Our high-level idea for handling infinitely many tasks is the use of parametric programming. Although we restricted our attention to the problems that can be cast into "piecewise-linear" parametric programming where the computation is quite efficient, the same idea can be naturally extended to more general nonlinear parametric programming situations. In particular, recently proposed approximate parametric programming (with approximation guarantee) is useful for such generalization. In the final version, we will describe our high-level idea, and discuss the possible generalization to other types of MTL methods.

[4-3] The empirical study part is relatively weak

Our main goal is to introduce the parametric task learning (PTL) framework and show that there are many problems which can be naturally formulated as PTL. That is why we provided three simple examples rather than focusing on a single particular application in detail. We will discuss possible real-world applications of our PTL framework in the final version, including the use of joint quantile regression in financial data analysis and other fields.

Reply to Reviewer 5

[5-1] Most instances of parametric task learning is not multi-task learning problems.

We use the term multi-task learning (MTL) in a broad sense to refer to the situations where there are many tasks which are expected to share some common representation. PTL is a generalization of MTL to infinitely many tasks. There are many practical problems that can be naturally cast into the PTL framework (e.g., see [4-3] above).

[5-2] The type of loss functions used in PTL is limited

See our answer to comment [4-2] from Rev 4.

[5-3] The authors should present the detailed optimization procedure

We will describe the detail procedure in step 1 in the appendix of the final version. Thanks for the suggestion.

[5-4] The experiments are not very satisfactory.

See our answer to comment [4-3] from Rev 4.

[5-5] comparison with benchmark cost-sensitive methods

Sorry for the confusion. In the experiment, we compared our PTL approach with cost-sensitive SVM ('Ind' indicates cost-sensitive SVM). We will clarify this point in the final version.

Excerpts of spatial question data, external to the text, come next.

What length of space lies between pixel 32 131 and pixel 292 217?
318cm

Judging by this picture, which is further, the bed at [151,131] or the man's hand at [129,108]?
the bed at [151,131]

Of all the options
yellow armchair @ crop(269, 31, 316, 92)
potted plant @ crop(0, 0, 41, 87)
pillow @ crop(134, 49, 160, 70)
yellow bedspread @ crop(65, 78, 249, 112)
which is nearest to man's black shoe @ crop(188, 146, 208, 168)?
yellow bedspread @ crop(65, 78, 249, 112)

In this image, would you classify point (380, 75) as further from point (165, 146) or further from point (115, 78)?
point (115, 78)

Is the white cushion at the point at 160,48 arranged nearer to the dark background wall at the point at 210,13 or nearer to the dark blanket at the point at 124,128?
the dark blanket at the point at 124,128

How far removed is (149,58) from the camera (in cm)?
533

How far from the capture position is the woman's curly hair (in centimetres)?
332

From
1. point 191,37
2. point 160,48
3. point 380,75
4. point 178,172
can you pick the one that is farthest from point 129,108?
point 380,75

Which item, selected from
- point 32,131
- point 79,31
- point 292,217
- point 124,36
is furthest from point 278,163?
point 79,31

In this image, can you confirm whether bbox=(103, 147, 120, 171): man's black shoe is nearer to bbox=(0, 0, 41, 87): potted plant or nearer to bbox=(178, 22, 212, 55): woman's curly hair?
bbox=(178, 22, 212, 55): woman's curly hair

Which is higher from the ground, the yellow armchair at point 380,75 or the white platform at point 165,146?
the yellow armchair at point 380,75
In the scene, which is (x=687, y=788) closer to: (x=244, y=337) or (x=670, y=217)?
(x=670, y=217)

[5-6] QR approach in line 365-372 is different from the method described in section 4

Sorry for confusion. In practical applications of quantile regression, it is usually recommended to separately model the homoscedastic part (i.e., conditional mean function E[Y|x]) and the heteroscedastic part, because each part should be often penalized with different magnitudes. In our manuscript, we simplified the description and avoided application-specific details in Section 4 since our objective was to provide examples of PTL. We will clarify this issue in Section 6 of the final version.

Reply to Reviewer 6

[6-1] Standard deviations overlap in Table 1

Thank you for pointing out this. The differences are sometimes not statistically significant. We will clarify this fact in the final version.